• **QUESTIONS TO ANSWER**:
a – In the satellite message scheduling example, why does the application check FLEX_MessageSlotsFree() and FLEX_MessageBytesFree() before scheduling a message?
b – Copy the satellite message scheduling example word for word, from "How it Works" to "failure to schedule.".

• **READING PASSAGE**:
This example demonstrates how to safely schedule custom messages for satellite transmission and actively monitor the status of the internal message queue.

How it Works

  • Periodic Scheduling: The SendMessage job automatically runs to schedule a defined number of messages per day (configured via MESSAGES_PER_DAY).
  • Custom Payload: It constructs a packed message struct containing a sequence number and a timestamp. You can easily expand this struct to include your own application's sensor data.
  • Safe Queuing (Capacity Checks): Before attempting to schedule a message, the application checks FLEX_MessageSlotsFree() and FLEX_MessageBytesFree(). If the queue is full, it gracefully skips the current schedule to prevent overwriting older, unsent messages.
  • Message ID: The FLEX_MessageSchedule function pushes the payload to the queue. If successful, it returns the newly created message's unique ID (>= 0). A negative return value indicates a failure to schedule.
  • Queue Monitoring: After every scheduling attempt, the application prints a formatted table displaying the overall queue capacity and the exact FLEX_MessageTransmitStatus of every message currently in the system (e.g., PENDING, ONGOING, COMPLETE, or EXPIRED).

Satellite Transmission

Messages are held in the queue and will be transmitted automatically when a satellite is overhead. You can check satellite access times for your location using the Device Manager

#include <stdio.h>
#include "flex.h"
#define APPLICATION_NAME "Schedule Message Example"
// Note: Modify this according to the application requirements.

• **DATASET RECORDS**:
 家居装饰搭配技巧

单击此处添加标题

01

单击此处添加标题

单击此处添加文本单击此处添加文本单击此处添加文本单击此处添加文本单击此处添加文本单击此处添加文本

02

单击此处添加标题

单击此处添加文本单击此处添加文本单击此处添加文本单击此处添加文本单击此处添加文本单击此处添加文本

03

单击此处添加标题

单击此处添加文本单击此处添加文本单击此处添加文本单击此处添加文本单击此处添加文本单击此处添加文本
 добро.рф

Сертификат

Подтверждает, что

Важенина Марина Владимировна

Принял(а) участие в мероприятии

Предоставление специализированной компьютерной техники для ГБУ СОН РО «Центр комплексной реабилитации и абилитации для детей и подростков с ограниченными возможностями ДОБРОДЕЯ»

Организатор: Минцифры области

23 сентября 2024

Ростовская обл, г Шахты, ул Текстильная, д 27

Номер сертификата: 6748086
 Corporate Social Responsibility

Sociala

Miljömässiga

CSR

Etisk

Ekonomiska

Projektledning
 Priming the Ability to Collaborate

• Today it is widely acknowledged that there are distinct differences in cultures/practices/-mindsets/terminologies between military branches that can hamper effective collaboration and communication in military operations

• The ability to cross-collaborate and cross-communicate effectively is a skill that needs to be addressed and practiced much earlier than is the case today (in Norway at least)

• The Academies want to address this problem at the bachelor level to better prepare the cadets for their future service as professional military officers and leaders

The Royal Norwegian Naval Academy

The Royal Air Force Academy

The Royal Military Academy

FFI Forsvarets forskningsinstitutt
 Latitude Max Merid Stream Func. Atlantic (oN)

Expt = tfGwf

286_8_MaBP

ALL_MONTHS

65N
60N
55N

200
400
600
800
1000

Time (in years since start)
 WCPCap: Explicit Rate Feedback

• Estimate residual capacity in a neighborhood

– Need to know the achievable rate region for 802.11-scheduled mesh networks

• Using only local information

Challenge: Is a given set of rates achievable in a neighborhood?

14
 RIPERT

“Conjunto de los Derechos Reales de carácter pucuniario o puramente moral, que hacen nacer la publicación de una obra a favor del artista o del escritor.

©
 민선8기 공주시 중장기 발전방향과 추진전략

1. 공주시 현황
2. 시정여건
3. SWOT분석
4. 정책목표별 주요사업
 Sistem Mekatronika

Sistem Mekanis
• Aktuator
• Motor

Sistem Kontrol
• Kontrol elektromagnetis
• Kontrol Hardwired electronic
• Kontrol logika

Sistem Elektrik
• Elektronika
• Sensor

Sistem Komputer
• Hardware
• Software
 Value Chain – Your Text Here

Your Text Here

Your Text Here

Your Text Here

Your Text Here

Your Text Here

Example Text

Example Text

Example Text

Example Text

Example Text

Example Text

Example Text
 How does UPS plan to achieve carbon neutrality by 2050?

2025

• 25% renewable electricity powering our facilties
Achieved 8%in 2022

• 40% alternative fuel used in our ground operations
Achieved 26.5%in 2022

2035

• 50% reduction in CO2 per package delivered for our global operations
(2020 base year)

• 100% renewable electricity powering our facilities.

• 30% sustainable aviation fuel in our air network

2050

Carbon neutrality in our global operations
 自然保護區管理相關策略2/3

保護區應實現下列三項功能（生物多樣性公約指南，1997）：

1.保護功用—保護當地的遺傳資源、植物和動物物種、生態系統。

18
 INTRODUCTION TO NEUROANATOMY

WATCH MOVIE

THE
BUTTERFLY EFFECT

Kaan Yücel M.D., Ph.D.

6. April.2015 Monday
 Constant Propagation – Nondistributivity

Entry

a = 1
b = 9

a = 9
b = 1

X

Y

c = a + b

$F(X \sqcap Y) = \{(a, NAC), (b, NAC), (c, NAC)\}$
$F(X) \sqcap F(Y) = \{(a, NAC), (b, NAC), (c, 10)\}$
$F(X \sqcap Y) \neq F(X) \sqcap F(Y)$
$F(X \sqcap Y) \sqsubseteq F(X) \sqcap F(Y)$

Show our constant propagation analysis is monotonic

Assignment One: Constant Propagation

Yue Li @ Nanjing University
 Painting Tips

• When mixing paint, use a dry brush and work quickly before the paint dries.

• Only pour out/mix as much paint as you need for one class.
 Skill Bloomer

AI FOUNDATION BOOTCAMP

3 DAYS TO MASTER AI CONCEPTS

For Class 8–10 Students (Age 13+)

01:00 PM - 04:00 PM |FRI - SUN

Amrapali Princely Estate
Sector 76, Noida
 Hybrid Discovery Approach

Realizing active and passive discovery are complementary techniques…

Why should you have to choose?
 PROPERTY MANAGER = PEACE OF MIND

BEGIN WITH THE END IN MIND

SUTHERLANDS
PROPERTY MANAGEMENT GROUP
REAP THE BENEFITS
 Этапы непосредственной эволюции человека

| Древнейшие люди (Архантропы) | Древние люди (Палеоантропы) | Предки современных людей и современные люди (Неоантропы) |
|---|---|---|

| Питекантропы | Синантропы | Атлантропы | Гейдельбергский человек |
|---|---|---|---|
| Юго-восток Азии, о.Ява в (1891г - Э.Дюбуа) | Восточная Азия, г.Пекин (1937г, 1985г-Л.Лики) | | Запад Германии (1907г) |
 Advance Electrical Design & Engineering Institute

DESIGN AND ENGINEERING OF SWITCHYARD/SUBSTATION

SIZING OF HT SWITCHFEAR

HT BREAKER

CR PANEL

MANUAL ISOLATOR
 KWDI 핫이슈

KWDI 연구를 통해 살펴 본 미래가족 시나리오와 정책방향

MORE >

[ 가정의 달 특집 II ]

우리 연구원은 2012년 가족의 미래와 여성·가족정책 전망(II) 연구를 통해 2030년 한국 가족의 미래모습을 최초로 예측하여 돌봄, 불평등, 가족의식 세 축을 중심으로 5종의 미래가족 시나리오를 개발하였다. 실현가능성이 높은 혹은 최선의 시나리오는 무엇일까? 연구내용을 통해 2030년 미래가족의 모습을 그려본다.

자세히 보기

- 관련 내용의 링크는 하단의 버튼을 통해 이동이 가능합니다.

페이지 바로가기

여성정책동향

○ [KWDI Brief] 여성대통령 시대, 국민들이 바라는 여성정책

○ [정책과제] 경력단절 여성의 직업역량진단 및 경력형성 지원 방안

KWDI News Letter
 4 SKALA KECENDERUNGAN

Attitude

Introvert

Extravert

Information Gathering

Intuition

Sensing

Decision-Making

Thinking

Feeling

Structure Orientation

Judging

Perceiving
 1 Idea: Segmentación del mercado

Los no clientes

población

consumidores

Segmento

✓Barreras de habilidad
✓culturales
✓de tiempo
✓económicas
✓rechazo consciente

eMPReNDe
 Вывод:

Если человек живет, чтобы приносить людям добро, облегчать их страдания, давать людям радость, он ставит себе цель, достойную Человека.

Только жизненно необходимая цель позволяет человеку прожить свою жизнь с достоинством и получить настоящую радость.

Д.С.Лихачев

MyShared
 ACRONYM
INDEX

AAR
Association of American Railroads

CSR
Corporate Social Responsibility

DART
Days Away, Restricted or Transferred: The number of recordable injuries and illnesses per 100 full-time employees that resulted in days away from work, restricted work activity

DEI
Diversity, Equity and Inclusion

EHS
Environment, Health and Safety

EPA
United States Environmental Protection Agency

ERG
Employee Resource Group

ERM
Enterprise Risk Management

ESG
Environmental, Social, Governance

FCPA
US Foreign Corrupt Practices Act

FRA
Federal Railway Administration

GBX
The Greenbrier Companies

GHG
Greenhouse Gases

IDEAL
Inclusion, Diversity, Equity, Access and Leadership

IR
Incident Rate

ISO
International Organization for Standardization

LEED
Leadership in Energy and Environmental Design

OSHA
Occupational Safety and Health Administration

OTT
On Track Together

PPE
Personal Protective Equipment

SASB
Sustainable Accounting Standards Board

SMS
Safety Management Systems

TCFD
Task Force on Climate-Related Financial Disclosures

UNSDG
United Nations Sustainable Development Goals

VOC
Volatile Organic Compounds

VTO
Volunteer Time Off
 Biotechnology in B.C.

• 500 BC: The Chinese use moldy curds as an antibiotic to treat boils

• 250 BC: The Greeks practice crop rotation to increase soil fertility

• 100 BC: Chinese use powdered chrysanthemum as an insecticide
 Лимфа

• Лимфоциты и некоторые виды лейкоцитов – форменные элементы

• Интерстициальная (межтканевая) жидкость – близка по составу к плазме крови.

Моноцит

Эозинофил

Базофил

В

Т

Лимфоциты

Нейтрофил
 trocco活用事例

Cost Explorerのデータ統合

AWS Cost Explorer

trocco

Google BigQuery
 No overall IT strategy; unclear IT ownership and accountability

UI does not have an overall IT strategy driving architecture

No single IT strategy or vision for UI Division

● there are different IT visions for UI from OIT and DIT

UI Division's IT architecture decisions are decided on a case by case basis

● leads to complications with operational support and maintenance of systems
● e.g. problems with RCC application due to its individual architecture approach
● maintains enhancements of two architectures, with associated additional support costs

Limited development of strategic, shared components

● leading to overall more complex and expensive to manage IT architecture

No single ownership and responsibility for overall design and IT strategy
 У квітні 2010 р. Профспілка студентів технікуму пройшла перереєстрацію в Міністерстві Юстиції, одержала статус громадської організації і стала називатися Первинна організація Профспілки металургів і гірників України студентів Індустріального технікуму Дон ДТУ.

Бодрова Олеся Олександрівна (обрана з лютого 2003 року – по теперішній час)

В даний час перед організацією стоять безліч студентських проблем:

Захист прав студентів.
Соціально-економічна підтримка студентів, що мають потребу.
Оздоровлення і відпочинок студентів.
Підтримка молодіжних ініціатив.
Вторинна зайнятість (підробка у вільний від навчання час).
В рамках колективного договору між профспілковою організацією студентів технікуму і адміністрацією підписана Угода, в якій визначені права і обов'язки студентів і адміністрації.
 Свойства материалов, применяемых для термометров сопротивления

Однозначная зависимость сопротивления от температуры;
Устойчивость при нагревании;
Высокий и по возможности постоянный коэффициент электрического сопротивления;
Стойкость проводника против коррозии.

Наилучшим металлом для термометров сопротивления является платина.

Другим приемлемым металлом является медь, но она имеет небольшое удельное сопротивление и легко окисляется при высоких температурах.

• **TASK RESPONSES**:
a – It checks whether the queue has room. If the queue is full, the application skips the current schedule so that it doesn't overwrite older messages that haven't been sent yet.

b –
How it Works

  • Periodic Scheduling: The SendMessage job automatically runs to schedule a defined number of messages per day (configured via MESSAGES_PER_DAY).
  • Custom Payload: It constructs a packed message struct containing a sequence number and a timestamp. You can easily expand this struct to include your own application's sensor data.
  • Safe Queuing (Capacity Checks): Before attempting to schedule a message, the application checks FLEX_MessageSlotsFree() and FLEX_MessageBytesFree(). If the queue is full, it gracefully skips the current schedule to prevent overwriting older, unsent messages.
  • Message ID: The FLEX_MessageSchedule function pushes the payload to the queue. If successful, it returns the newly created message's unique ID (>= 0). A negative return value indicates a failure to schedule.